Le défi économique reste entier
Aujourd’hui, le HVO reste sensiblement plus cher que le gazole conventionnel. Les dispositifs fiscaux permettent de limiter l’écart à une dizaine de centimes par litre dans certains cas, mais sans ces mécanismes de soutien, le prix peut atteindre deux à trois fois celui du carburant traditionnel. Or, dans un secteur où les marges restent contraintes, cette question économique est centrale. Les professionnels soulignent toutefois que l’impact sur le coût global d’un chantier demeure relativement limité au regard des bénéfices environnementaux obtenus. Plusieurs entreprises constatent déjà que leurs clients valorisent l’utilisation de carburants bas carbone dans les appels d’offres et les projets à forte ambition environnementale. La question n’est donc plus seulement technique, mais économique et politique : comment créer les conditions permettant d’accélérer l’adoption du HVO tout en garantissant sa compétitivité ?
Le carburant de transition le plus réaliste ?

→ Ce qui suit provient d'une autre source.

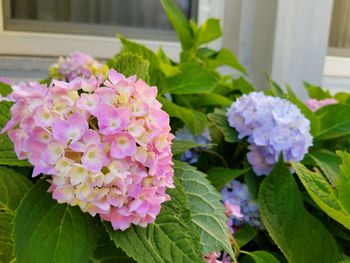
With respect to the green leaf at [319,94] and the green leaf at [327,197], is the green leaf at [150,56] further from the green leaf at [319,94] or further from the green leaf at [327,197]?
the green leaf at [319,94]

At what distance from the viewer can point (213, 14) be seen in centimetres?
138

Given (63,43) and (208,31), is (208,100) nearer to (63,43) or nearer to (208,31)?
(208,31)

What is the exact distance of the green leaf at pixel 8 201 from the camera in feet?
1.20

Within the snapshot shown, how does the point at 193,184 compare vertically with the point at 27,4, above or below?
below

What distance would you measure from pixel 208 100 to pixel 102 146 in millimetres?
387

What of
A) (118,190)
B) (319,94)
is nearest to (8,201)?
(118,190)

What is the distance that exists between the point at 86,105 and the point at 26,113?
5 centimetres

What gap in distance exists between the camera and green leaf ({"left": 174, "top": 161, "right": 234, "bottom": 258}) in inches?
14.0

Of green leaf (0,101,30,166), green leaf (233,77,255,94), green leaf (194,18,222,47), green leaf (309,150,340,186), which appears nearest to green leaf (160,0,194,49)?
green leaf (194,18,222,47)

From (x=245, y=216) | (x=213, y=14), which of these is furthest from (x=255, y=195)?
(x=213, y=14)

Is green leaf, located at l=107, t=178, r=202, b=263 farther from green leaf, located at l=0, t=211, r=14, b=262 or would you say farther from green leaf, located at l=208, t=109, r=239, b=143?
green leaf, located at l=208, t=109, r=239, b=143

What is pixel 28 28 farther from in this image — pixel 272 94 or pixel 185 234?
pixel 185 234

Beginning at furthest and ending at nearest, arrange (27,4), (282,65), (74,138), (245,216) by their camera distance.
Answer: (27,4) < (282,65) < (245,216) < (74,138)

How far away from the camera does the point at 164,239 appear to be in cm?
32
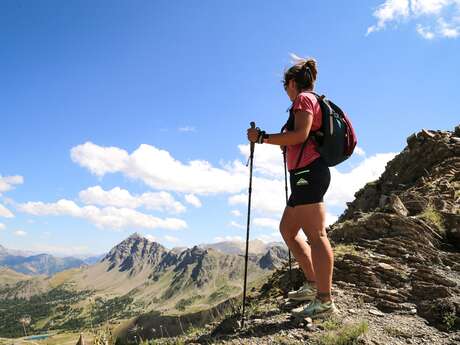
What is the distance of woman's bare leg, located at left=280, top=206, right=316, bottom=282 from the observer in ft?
24.6

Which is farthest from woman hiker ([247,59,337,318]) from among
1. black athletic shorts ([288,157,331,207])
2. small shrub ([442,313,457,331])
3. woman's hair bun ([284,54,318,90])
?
small shrub ([442,313,457,331])

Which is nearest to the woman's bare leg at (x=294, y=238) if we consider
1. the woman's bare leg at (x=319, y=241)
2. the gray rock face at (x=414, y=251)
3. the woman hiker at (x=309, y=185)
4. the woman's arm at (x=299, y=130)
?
the woman hiker at (x=309, y=185)

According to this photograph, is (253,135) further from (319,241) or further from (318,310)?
(318,310)

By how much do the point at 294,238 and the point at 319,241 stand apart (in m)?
0.85

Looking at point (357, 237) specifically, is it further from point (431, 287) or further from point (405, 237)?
point (431, 287)

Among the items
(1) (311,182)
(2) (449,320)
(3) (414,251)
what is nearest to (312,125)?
(1) (311,182)

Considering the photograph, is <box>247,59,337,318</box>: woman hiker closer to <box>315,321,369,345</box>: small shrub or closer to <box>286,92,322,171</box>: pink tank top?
<box>286,92,322,171</box>: pink tank top

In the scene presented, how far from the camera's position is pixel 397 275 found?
32.7ft

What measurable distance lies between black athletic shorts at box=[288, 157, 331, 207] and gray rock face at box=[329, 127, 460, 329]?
3.55 m

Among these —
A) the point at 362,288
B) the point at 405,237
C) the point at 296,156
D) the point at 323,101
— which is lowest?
the point at 362,288

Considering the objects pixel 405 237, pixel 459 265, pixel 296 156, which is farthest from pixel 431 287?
pixel 296 156

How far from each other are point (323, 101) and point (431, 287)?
5187mm

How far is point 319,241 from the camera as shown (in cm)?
693

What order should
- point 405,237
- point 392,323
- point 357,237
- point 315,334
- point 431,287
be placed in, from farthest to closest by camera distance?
point 357,237 < point 405,237 < point 431,287 < point 392,323 < point 315,334
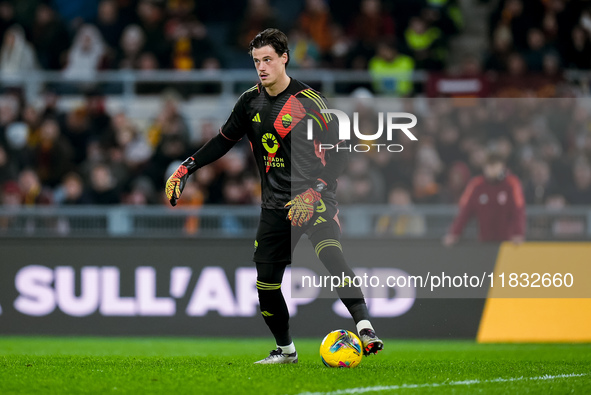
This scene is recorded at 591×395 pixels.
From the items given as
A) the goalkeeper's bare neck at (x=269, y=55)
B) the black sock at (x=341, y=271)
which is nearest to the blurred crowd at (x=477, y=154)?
the black sock at (x=341, y=271)

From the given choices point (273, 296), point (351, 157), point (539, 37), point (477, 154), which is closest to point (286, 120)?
point (273, 296)

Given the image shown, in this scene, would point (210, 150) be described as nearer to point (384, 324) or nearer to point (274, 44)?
point (274, 44)

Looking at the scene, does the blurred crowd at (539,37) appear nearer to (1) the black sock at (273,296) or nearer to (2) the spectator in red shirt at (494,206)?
(2) the spectator in red shirt at (494,206)

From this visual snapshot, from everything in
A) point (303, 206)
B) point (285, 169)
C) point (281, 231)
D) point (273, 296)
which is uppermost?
point (285, 169)

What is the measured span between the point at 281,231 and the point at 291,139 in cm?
69

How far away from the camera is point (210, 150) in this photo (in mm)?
6902

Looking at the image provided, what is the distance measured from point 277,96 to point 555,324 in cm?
549

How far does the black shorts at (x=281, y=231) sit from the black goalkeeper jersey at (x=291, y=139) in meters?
0.10

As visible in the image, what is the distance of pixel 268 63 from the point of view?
21.1 feet

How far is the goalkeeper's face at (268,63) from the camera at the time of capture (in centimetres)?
642

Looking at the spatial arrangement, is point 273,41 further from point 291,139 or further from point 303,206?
point 303,206

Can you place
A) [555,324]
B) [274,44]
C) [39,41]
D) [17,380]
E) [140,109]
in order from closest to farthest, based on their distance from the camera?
[17,380] → [274,44] → [555,324] → [140,109] → [39,41]

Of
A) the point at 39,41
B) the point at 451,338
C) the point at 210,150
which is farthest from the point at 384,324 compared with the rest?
the point at 39,41

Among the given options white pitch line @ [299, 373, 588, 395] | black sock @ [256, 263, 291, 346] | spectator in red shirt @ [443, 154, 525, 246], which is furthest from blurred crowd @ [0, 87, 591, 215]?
white pitch line @ [299, 373, 588, 395]
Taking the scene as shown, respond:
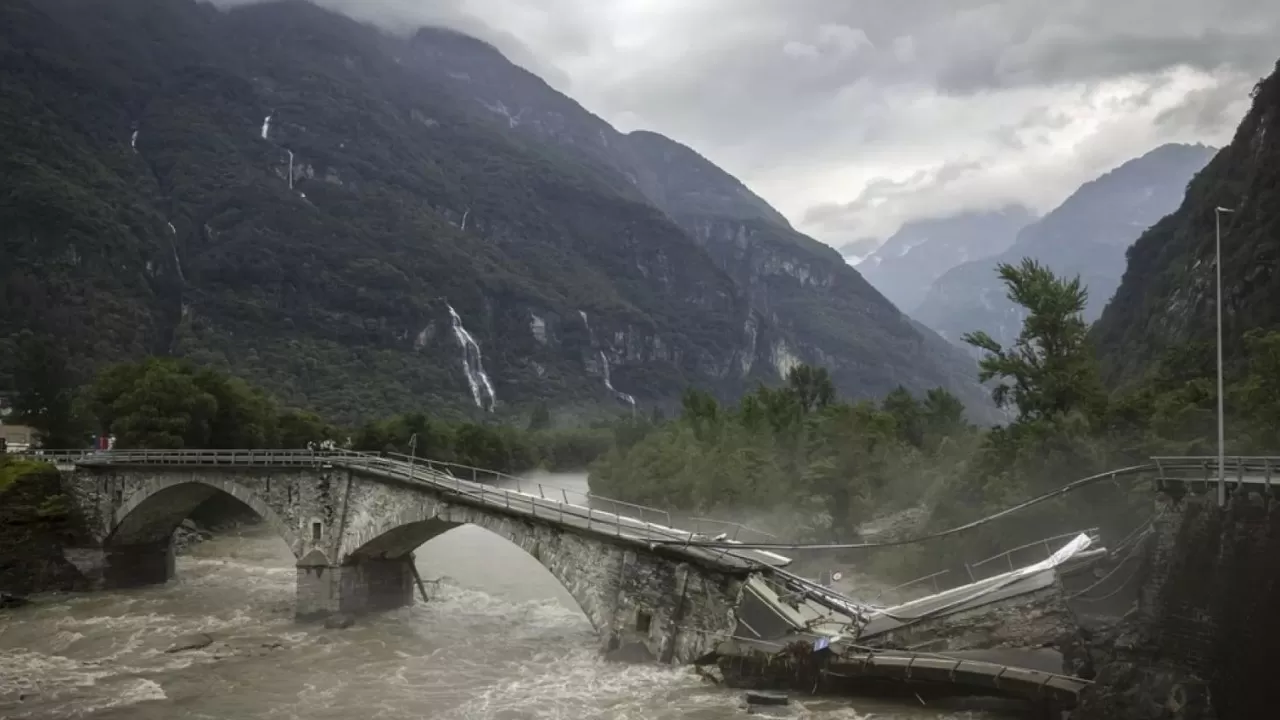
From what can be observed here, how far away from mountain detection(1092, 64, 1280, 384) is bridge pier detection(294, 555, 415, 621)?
5262cm

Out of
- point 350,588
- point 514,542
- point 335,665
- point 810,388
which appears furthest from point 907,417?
point 335,665

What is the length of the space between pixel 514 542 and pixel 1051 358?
1096 inches

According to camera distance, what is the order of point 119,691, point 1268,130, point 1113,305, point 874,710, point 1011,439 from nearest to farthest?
point 874,710 < point 119,691 < point 1011,439 < point 1268,130 < point 1113,305

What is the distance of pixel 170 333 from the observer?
16438 cm

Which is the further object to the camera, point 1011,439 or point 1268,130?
point 1268,130

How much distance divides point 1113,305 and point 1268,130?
5118 centimetres

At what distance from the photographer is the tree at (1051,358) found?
41281 millimetres

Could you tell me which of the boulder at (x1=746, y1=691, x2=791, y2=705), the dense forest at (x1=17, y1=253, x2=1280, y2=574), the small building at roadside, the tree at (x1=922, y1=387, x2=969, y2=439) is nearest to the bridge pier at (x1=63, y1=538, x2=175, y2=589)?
the dense forest at (x1=17, y1=253, x2=1280, y2=574)

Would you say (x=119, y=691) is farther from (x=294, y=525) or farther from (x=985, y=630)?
(x=985, y=630)

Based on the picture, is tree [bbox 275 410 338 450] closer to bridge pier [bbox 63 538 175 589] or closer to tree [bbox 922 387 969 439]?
bridge pier [bbox 63 538 175 589]

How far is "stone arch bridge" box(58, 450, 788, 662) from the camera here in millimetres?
25781

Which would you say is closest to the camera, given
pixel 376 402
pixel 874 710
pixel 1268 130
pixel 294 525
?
pixel 874 710

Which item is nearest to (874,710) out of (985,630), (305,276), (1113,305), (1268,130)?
(985,630)

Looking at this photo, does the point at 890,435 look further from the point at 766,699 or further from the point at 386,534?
the point at 766,699
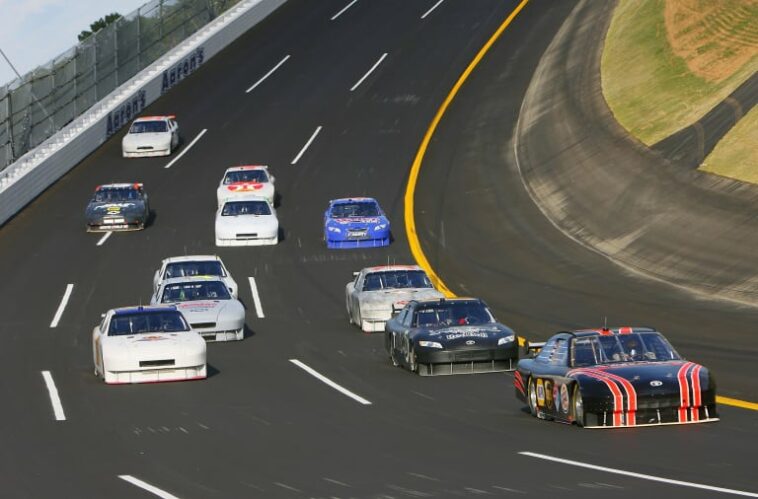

À court et moyen terme, le HVO apparaît comme le candidat le plus crédible pour accompagner la décarbonation des engins lourds. Compatible avec les flottes existantes, immédiatement disponible, simple à distribuer et capable de réduire significativement les émissions de CO₂, il répond à la plupart des contraintes opérationnelles des chantiers. Mais son avenir dépendra de deux conditions essentielles : la sécurisation des volumes disponibles et la stabilité d’un cadre fiscal permettant de maintenir un écart de prix acceptable avec le gazole conventionnel. Dans cette perspective, le HVO ne remplace pas l’électrification. Il la complète. La filière semble désormais converger vers un modèle dans lequel les petites machines seront progressivement électrifiées, tandis que les biocarburants assureront la transition des engins les plus énergivores. Autrement dit, avant une électrification massive et généralisée des chantiers, le HVO pourrait bien devenir le carburant de transition dont le secteur a besoin pour réduire dès aujourd’hui son empreinte carbone, sans attendre les solutions de demain.